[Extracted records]
-------------------------
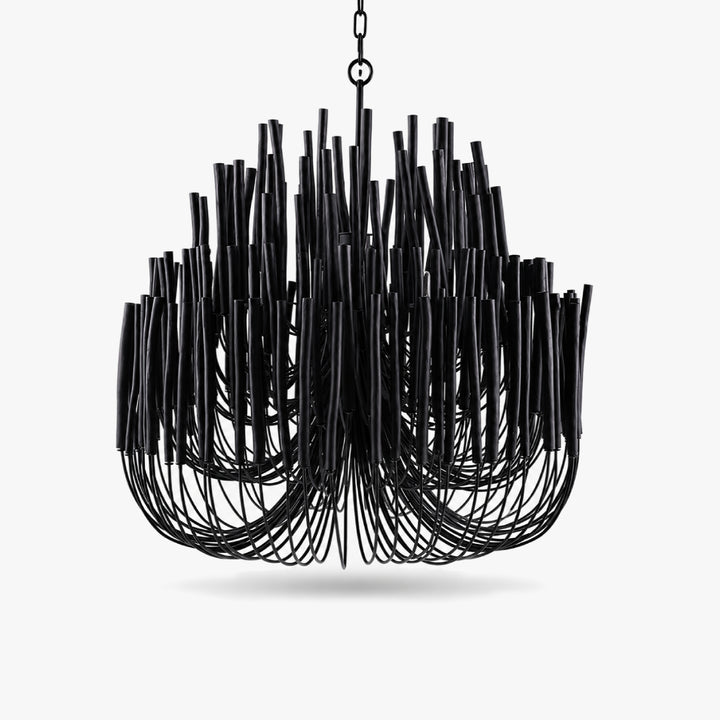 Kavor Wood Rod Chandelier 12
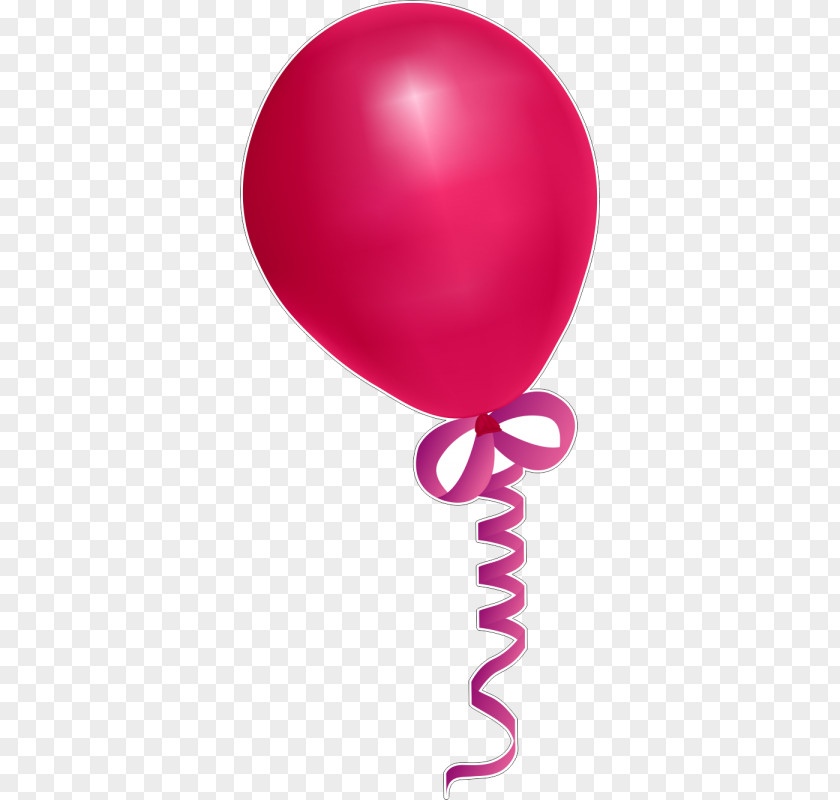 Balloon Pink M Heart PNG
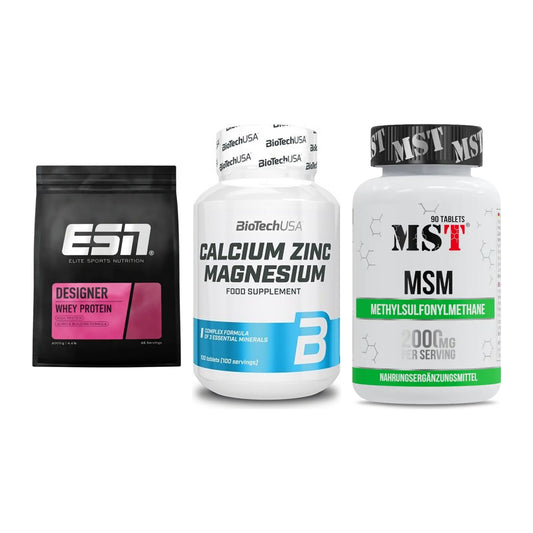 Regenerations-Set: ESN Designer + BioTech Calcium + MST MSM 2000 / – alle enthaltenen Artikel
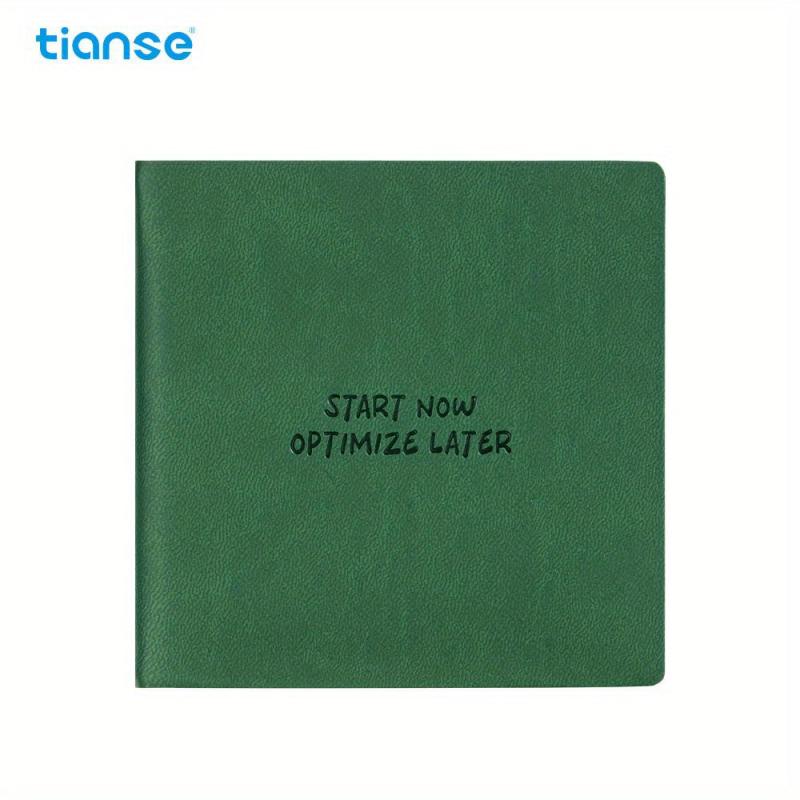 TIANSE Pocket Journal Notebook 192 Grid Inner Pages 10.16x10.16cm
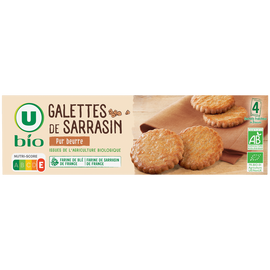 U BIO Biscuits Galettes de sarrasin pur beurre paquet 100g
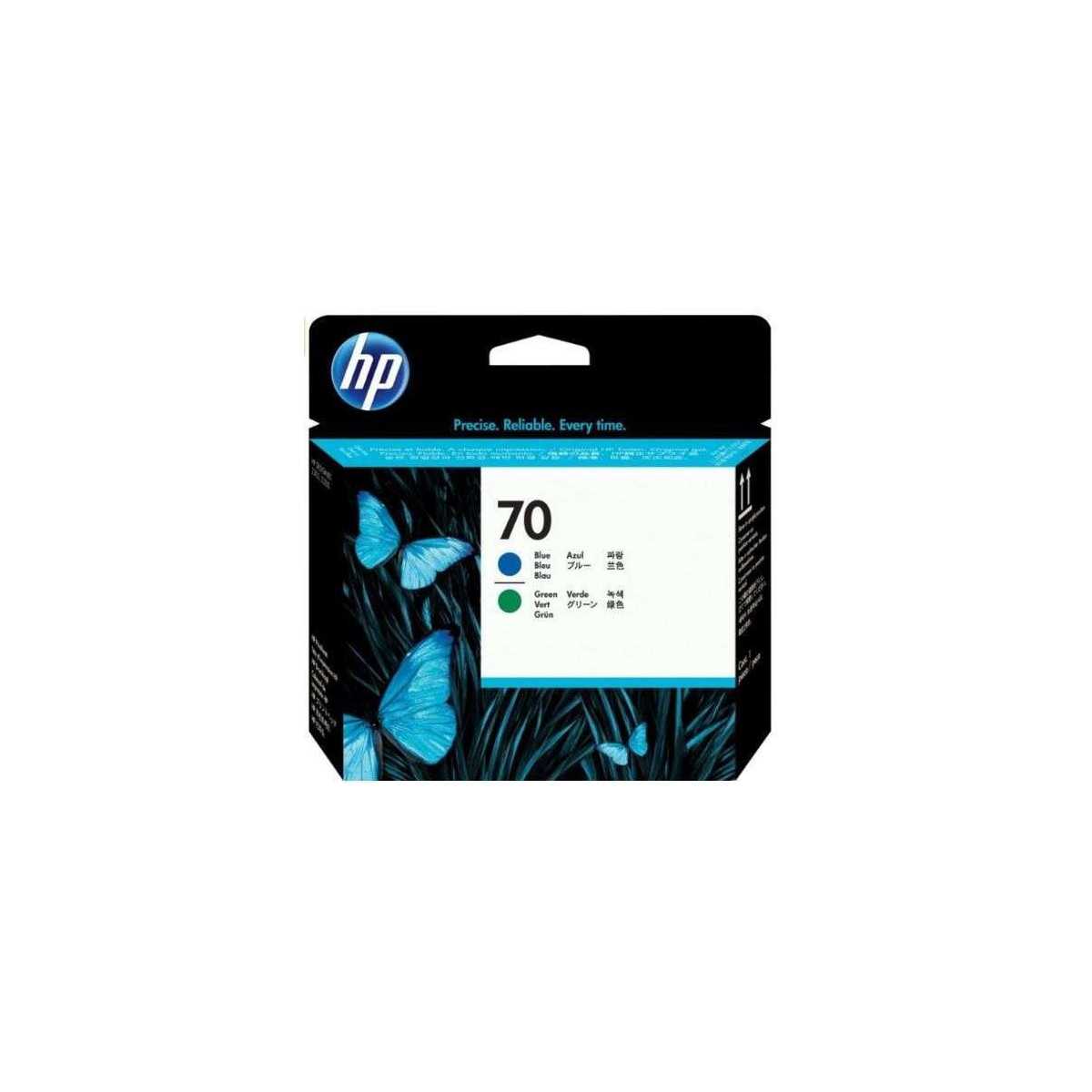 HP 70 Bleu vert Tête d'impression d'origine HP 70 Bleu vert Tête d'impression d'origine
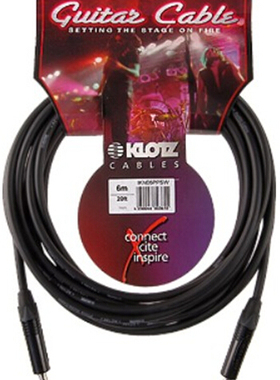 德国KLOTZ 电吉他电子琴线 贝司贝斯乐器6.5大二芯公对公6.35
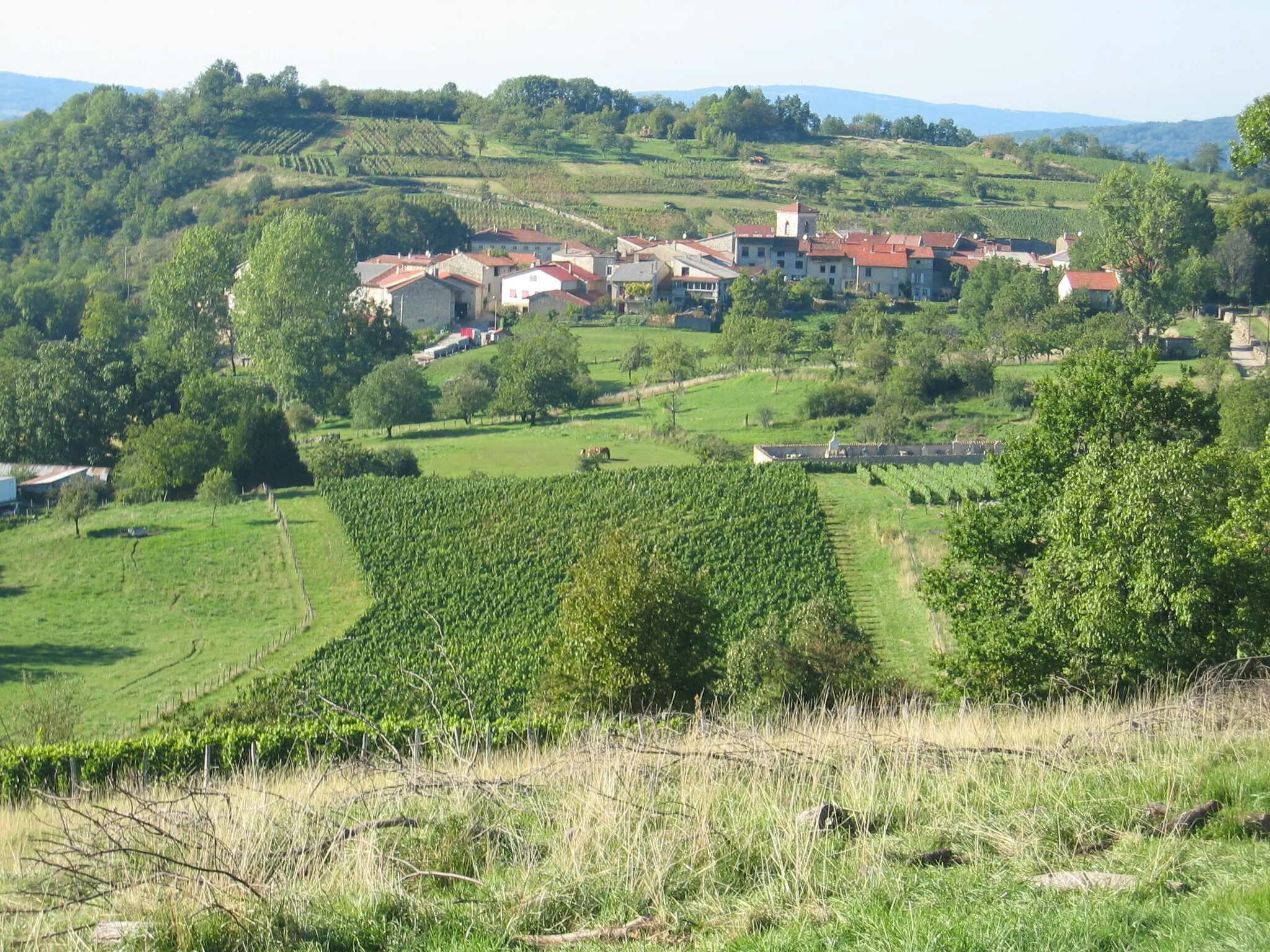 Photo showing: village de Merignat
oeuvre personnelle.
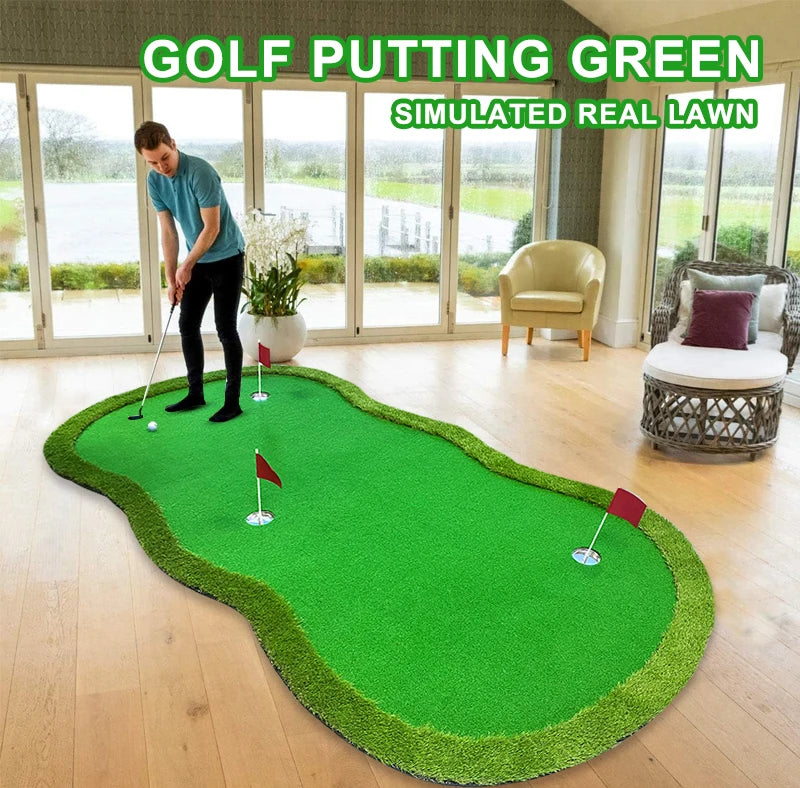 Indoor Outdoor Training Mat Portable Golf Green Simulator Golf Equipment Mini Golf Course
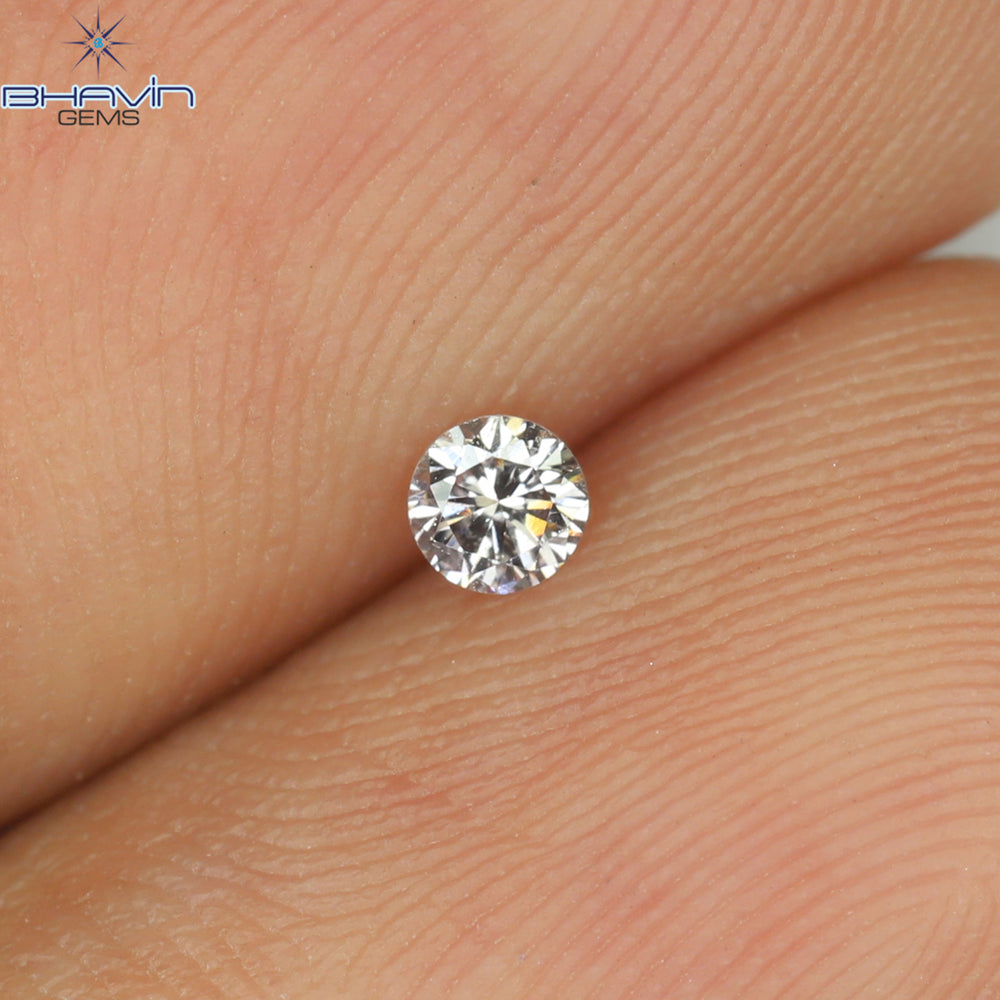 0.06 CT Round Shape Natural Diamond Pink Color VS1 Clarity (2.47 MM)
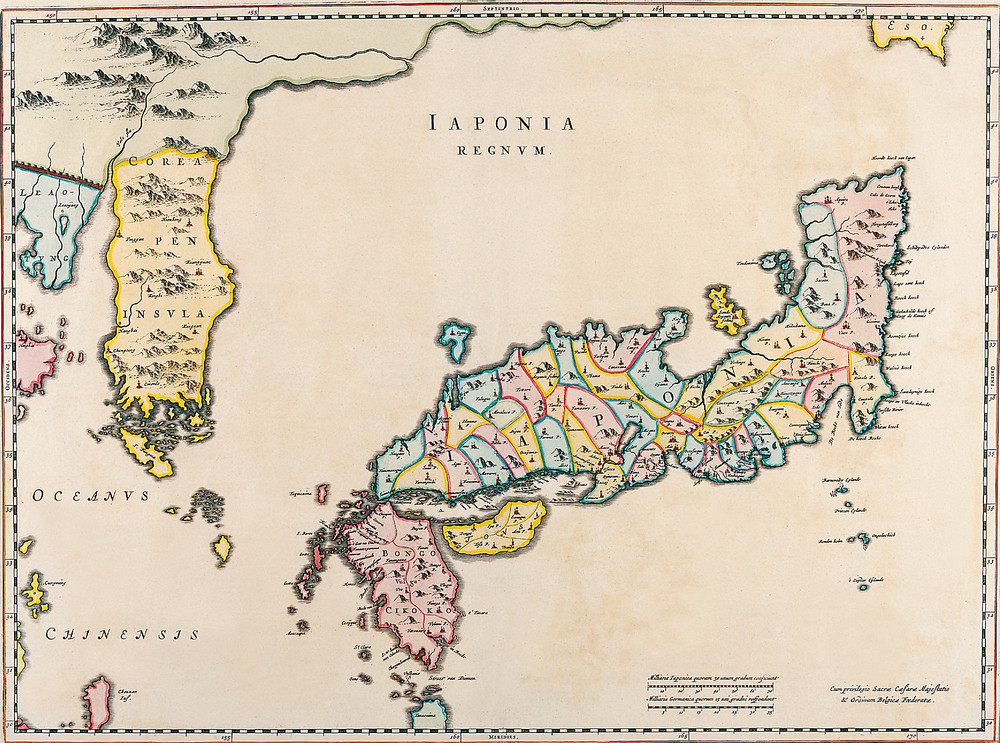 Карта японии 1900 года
-------------------------
# Exercise brief
Please write out exactly the lines from the one containing "U BIO Biscuits" through the last line of the records above, and leave out any pictures.

# Written answer
 U BIO Biscuits Galettes de sarrasin pur beurre paquet 100g
 HP 70 Bleu vert Tête d'impression d'origine HP 70 Bleu vert Tête d'impression d'origine
 德国KLOTZ 电吉他电子琴线 贝司贝斯乐器6.5大二芯公对公6.35
 Photo showing: village de Merignat
oeuvre personnelle.
 Indoor Outdoor Training Mat Portable Golf Green Simulator Golf Equipment Mini Golf Course
 0.06 CT Round Shape Natural Diamond Pink Color VS1 Clarity (2.47 MM)
 Карта японии 1900 года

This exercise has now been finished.